Petição “Para que todos contem”

Destaques

Foi elaborada uma petição pública, da autoria da Associação Cívica “Também Somos Portugueses”, com o intuito de pressionar os agentes políticos com assento parlamentar na Assembleia da República, e se “consciencializarem” sobre a problemática da forma de votação no estrangeiro.

Solicitou-se à Assembleia da República as seguintes modalidades de votação: Introdução da modalidade de voto online não presencial para os cidadãos portugueses residentes no estrangeiro; Opção de voto online não presencial, voto postal e voto presencial em todas as eleições; Aumento do número de deputados representando os cidadãos portugueses no estrangeiro.

Filas de votação presencial em Portugal

Milhões de cidadãos portugueses que vivem no estrangeiro “são os representantes de Portugal em todo o mundo. Mesmo longe, contribuem para Portugal, com a cultura portuguesa que mantêm viva, e com os investimentos que fazem no país. Neste período particular em que alcançamos meio século de democracia em Portugal, queremos participar e queremos ser escutados”, refere a petição.
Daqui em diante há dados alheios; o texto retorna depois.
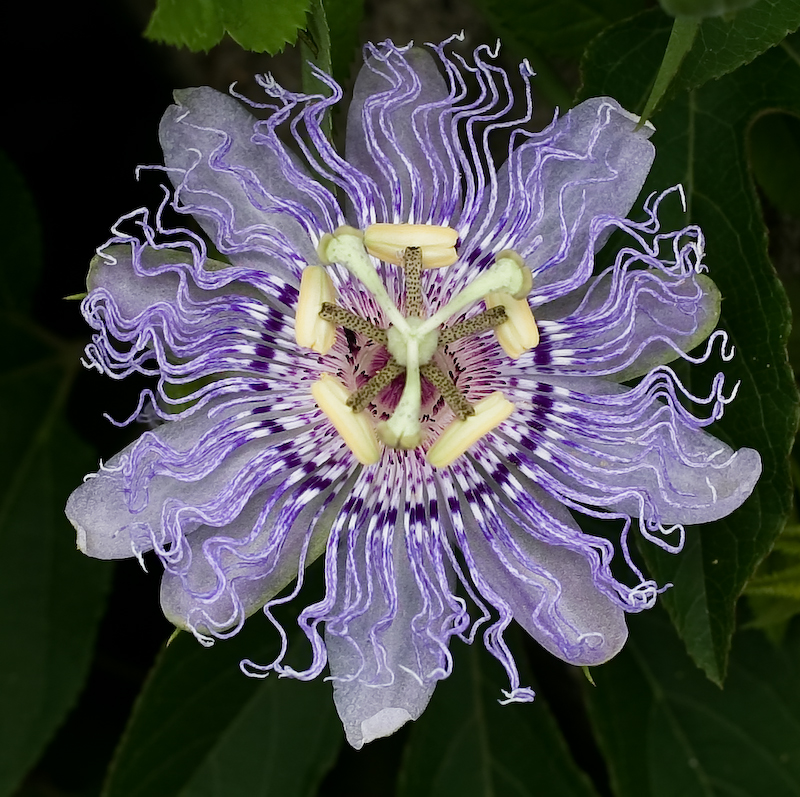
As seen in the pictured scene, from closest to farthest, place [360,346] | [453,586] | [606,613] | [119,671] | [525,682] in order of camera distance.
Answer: [606,613]
[453,586]
[360,346]
[525,682]
[119,671]

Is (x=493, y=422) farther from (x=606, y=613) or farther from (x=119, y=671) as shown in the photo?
(x=119, y=671)

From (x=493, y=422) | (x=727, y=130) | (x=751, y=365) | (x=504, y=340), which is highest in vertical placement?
(x=727, y=130)

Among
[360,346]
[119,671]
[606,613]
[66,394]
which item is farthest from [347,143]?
[119,671]

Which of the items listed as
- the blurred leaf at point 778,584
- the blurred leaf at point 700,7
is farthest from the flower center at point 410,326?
the blurred leaf at point 778,584

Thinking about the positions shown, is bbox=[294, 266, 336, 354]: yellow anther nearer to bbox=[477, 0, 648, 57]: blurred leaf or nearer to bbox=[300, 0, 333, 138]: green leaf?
bbox=[300, 0, 333, 138]: green leaf

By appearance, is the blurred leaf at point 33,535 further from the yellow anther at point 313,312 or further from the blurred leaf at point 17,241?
the yellow anther at point 313,312

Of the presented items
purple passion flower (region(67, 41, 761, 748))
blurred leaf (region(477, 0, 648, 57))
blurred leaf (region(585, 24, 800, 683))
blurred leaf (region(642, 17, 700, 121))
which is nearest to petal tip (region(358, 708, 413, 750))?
purple passion flower (region(67, 41, 761, 748))
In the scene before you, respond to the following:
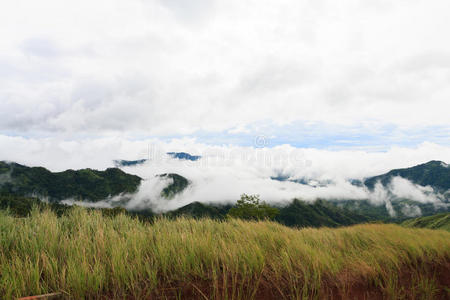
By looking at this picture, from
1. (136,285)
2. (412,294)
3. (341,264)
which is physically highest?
(136,285)

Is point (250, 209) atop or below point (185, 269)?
below

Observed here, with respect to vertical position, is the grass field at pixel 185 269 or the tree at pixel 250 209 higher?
the grass field at pixel 185 269

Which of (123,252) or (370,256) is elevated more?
(123,252)

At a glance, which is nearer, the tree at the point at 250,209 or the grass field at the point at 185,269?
the grass field at the point at 185,269

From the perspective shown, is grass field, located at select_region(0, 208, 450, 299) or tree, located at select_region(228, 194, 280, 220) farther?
tree, located at select_region(228, 194, 280, 220)

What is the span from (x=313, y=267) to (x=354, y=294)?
102 cm

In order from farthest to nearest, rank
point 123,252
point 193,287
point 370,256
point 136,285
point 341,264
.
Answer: point 370,256
point 341,264
point 123,252
point 193,287
point 136,285

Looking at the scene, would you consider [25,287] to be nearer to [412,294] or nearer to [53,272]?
[53,272]

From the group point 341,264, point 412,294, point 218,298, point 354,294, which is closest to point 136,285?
point 218,298

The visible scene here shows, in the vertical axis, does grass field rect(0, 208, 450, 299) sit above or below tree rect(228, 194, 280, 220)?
above

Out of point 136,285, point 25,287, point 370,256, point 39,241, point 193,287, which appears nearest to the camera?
point 25,287

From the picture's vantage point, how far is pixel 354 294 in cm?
525

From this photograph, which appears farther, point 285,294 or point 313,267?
point 313,267

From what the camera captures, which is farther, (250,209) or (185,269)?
(250,209)
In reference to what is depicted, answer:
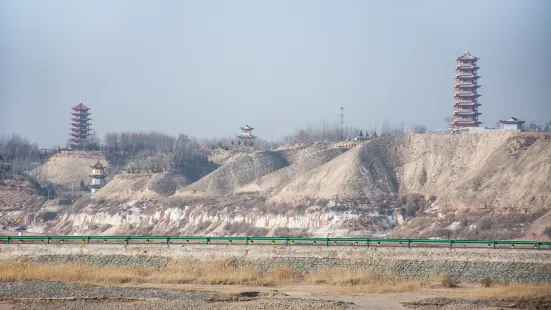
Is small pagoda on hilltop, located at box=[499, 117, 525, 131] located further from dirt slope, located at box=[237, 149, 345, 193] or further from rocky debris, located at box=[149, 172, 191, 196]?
rocky debris, located at box=[149, 172, 191, 196]

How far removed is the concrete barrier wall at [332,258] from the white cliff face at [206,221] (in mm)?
47412

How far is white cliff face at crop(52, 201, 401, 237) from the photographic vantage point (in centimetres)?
10556

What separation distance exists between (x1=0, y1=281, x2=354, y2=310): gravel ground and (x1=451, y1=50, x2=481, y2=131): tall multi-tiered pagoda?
324 feet

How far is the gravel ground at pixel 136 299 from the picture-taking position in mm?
42875

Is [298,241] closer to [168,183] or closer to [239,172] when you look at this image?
[239,172]

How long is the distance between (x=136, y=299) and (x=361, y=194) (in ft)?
228

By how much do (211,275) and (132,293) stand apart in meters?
6.37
Adianta a mesma que “continuamos com consulados sem recursos suficientes para atendimentos com prazos razoáveis, e com um ensino da língua e cultura portuguesas que tem sido, para os nossos compatriotas, dispendioso e insuficiente. Milhões continuam sem serem contados como cidadãos portugueses. Continuamos a enfrentar todo o tipo de obstáculos para podermos votar, das distâncias aos métodos ineficazes. O número de deputados para nos representar e levantarem a voz para resolver os nossos problemas está muito aquém do que deveria ser, atendendo a quantos somos”, adianta a mesma.

Porquê esta petição?

“A representação política dos cidadãos portugueses que vivem no estrangeiro é importante para que os seus problemas sejam resolvidos. Contudo, padecem de uma participação dificultada: O número de cidadãos portugueses recenseados no estrangeiro continua a ser muito inferior ao real.”

Apesar do problema das distâncias aos locais de voto, que podem estar a milhares de quilómetros ou mesmo noutro país ou continente, o voto presencial continua a ser dado como a única alternativa para a maioria das eleições.
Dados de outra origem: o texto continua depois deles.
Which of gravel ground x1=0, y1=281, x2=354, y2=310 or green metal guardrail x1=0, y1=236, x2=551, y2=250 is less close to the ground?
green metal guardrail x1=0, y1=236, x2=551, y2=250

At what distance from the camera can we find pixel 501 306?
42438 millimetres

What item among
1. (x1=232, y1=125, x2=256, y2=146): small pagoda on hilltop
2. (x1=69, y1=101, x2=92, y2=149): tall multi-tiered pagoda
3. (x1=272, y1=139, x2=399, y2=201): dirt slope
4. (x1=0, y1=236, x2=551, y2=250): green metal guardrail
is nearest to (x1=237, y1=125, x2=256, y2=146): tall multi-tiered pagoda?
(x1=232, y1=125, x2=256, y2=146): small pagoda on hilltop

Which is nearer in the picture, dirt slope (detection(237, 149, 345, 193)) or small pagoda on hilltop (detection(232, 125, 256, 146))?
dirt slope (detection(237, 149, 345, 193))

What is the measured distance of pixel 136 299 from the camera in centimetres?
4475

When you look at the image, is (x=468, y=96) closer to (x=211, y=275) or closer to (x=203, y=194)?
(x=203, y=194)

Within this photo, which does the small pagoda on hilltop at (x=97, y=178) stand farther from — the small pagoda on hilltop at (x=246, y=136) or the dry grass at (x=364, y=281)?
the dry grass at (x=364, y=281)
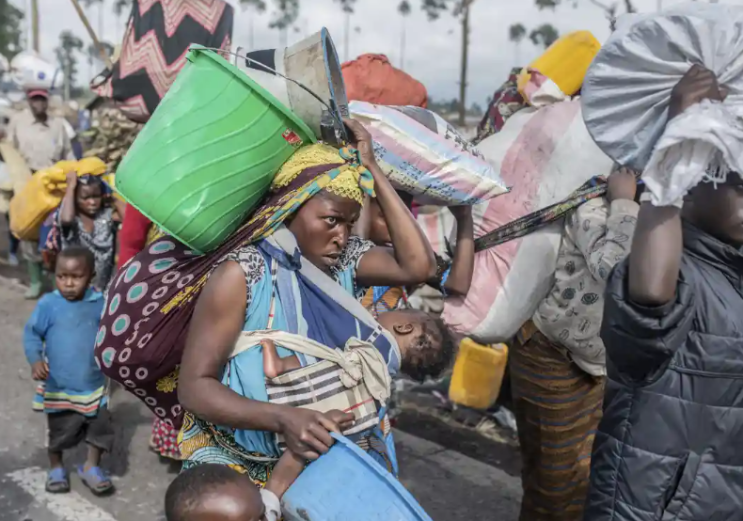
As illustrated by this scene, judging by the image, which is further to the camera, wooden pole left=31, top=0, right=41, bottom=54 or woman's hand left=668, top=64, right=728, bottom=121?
wooden pole left=31, top=0, right=41, bottom=54

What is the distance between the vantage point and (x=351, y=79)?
2.98 meters

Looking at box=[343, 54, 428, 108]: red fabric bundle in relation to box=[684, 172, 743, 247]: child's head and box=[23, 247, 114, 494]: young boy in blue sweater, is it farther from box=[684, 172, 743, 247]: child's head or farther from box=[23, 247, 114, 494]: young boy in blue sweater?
box=[23, 247, 114, 494]: young boy in blue sweater

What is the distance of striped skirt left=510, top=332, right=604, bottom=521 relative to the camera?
9.75 ft

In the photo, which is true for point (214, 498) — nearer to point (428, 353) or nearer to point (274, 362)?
point (274, 362)

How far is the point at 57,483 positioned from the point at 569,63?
124 inches

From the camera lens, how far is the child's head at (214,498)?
5.88 ft

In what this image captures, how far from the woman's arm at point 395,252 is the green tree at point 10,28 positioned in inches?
1815

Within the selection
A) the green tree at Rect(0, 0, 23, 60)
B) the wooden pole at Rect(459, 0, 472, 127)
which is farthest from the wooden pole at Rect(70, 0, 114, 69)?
the green tree at Rect(0, 0, 23, 60)

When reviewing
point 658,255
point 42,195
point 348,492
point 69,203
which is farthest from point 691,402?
point 42,195

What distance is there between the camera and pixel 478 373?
4.30m

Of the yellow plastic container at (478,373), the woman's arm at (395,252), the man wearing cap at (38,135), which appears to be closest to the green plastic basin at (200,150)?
the woman's arm at (395,252)

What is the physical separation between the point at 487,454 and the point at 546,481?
5.17ft

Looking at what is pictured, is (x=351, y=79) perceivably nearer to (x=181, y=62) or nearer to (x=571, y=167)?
(x=181, y=62)

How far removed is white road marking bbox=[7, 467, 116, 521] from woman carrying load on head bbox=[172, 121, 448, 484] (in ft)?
5.97
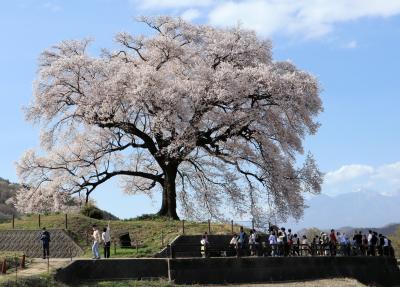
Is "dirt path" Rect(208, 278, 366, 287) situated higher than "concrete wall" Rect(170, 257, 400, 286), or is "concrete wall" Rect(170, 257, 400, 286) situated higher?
"concrete wall" Rect(170, 257, 400, 286)

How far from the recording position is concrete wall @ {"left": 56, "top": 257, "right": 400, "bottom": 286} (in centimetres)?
3234

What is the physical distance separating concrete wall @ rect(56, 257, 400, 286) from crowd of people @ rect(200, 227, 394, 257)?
2.72 feet

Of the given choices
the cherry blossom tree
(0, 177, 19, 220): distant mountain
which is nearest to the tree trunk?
the cherry blossom tree

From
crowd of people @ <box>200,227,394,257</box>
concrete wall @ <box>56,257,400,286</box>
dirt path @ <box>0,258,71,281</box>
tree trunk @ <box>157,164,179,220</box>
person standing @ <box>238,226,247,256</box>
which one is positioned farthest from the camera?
tree trunk @ <box>157,164,179,220</box>

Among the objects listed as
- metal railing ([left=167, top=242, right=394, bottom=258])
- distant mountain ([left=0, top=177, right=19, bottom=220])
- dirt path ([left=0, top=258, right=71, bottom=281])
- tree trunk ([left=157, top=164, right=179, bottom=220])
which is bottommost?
dirt path ([left=0, top=258, right=71, bottom=281])

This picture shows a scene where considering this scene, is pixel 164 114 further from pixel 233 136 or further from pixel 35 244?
pixel 35 244

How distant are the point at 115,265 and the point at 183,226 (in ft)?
29.1

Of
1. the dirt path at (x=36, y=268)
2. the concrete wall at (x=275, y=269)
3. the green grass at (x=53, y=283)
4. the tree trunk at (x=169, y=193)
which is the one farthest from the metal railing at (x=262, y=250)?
the tree trunk at (x=169, y=193)

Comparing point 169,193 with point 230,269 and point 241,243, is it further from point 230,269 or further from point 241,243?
point 230,269

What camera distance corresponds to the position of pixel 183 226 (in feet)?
135

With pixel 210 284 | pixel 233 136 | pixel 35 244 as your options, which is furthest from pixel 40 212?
pixel 210 284

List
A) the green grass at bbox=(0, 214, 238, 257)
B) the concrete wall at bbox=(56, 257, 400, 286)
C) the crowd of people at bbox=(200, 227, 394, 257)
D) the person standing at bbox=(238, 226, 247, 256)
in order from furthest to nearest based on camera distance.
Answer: the green grass at bbox=(0, 214, 238, 257) → the crowd of people at bbox=(200, 227, 394, 257) → the person standing at bbox=(238, 226, 247, 256) → the concrete wall at bbox=(56, 257, 400, 286)

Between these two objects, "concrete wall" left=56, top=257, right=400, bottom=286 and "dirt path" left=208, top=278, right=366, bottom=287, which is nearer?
"concrete wall" left=56, top=257, right=400, bottom=286

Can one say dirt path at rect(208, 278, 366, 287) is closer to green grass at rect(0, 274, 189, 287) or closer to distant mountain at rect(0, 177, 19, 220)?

Problemas com os correios dificultaram ou impediram o voto em vários países. Muitos votos foram anulados por chegarem depois dos prazos. Muitos outros foram anulados pela falta do envio da cópia do Cartão de Cidadão, formalidade que muitos cidadãos consideram não ser admissível.

O voto online não presencial, que é defendido pela maioria dos cidadãos portugueses no estrangeiro, contribuiria para resolver os problemas supracitados. Porém, continua sem ser testado, quanto mais implementado.

“A proporcionalidade entre o número de eleitores e o número de deputados, um dos fundamentos da democracia, exige o aumento do número de deputados representando os cidadãos portugueses no estrangeiro”, termina a petição.